In that area, you get to a subway. The Wolves (not sure if I’ve said the different factions of the game or not, but you have the WLF, the Washington Liberation Front which is the group Abby is with. You have Fetra, which is the government/military group we saw in the first game and they’re only minimally part of this game and you have the Seraphites or Scars and we’ll mention them in a bit) have lit the subway up with flares so there’s this ominous red lighting in the area. In the area there are wolves, clickers and new types of infected and the atmosphere of the subway in Seattle was incredible. How the red lighting reflects on everything and there was almost a puzzle aspect in trying to figure out how to deal with the variety of enemy types in the area, do you take them out by stealth, set them on one another etc.,
Eventually, Seattle leads Ellie and Dina to a theater where they end up making a makeshift base to work from while they figure out where to go next. We learn here that Dina is pregnant with Jesse, her ex's child, so she’ll need to rest in this location while Ellie continues to look for the Wolves and Abby.
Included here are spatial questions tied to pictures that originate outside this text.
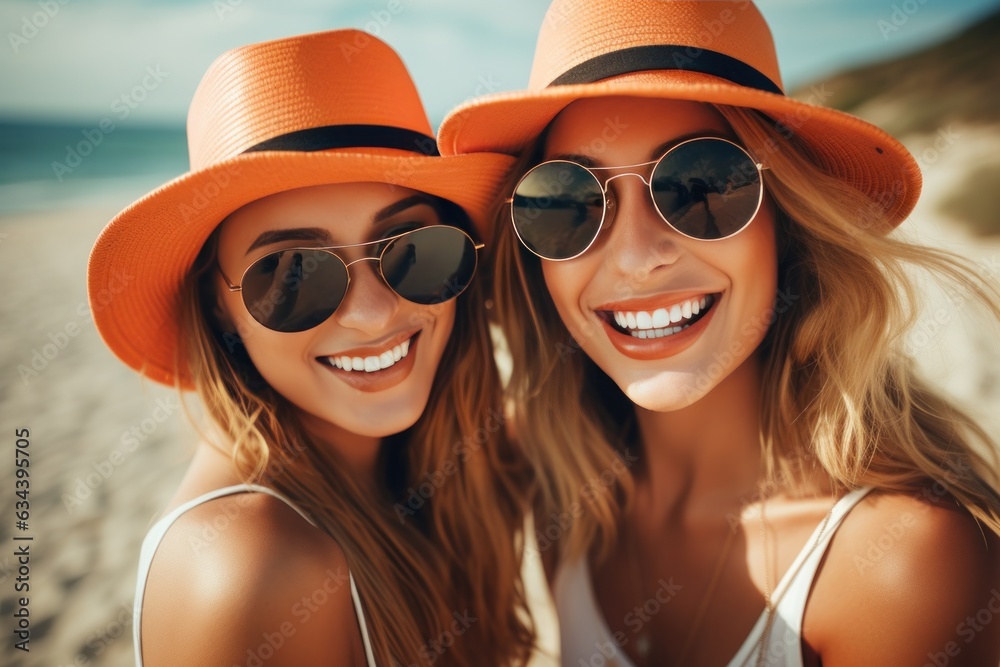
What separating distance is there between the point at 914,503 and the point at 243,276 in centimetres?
202

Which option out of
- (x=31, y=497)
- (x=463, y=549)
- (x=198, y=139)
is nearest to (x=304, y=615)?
(x=463, y=549)

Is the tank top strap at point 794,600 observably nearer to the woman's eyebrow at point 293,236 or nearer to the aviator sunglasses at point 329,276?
the aviator sunglasses at point 329,276

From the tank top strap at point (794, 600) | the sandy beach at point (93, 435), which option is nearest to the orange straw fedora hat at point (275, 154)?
the sandy beach at point (93, 435)

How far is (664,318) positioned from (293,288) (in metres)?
1.11

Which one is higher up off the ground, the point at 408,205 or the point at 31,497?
the point at 408,205

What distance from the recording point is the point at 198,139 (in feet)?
6.68

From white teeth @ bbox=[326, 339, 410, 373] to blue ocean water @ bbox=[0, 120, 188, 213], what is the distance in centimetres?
2014

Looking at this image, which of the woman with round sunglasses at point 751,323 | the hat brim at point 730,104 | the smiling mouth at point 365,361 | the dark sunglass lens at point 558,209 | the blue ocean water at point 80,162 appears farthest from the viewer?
the blue ocean water at point 80,162

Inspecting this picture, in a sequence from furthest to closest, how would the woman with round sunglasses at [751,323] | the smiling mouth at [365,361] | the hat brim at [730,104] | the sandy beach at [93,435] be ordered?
1. the sandy beach at [93,435]
2. the smiling mouth at [365,361]
3. the woman with round sunglasses at [751,323]
4. the hat brim at [730,104]

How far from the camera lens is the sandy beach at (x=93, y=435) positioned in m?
3.91

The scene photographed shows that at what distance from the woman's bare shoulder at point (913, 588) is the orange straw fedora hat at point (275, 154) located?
62.1 inches

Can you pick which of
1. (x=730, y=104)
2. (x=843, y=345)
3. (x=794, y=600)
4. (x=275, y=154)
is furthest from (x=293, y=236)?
(x=794, y=600)

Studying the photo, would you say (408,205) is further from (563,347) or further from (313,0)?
(313,0)

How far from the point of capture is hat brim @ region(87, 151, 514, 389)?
1.75 meters
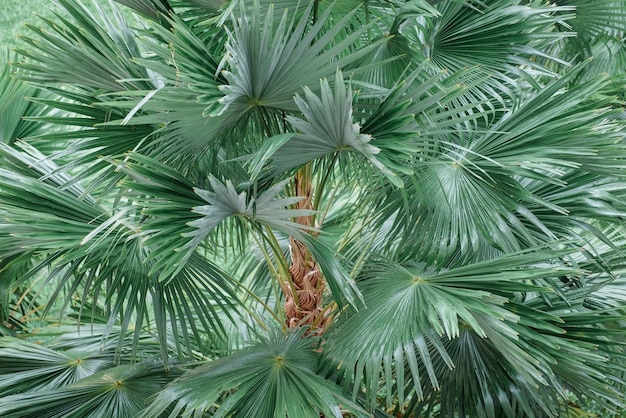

Ellie finds a guitar here, which leads to the best scene of the game. The game cuts back in time to a post The Last of Us Part I Ellie and Joel. Joel is leading Ellie to a surprise he made for her and that surprise is; a science museum. This part of the game is exactly what everyone wanted from a sequel and when I saw this area in TheRadBrad’s playthrough is when I quit watching and knew I wanted to play this game for myself. The interaction between Ellie and Joel is absolute perfection, it’s very fun and playful and the two of them have settled into their father and daughter roles here. The area is filled with dinosaur fossils and…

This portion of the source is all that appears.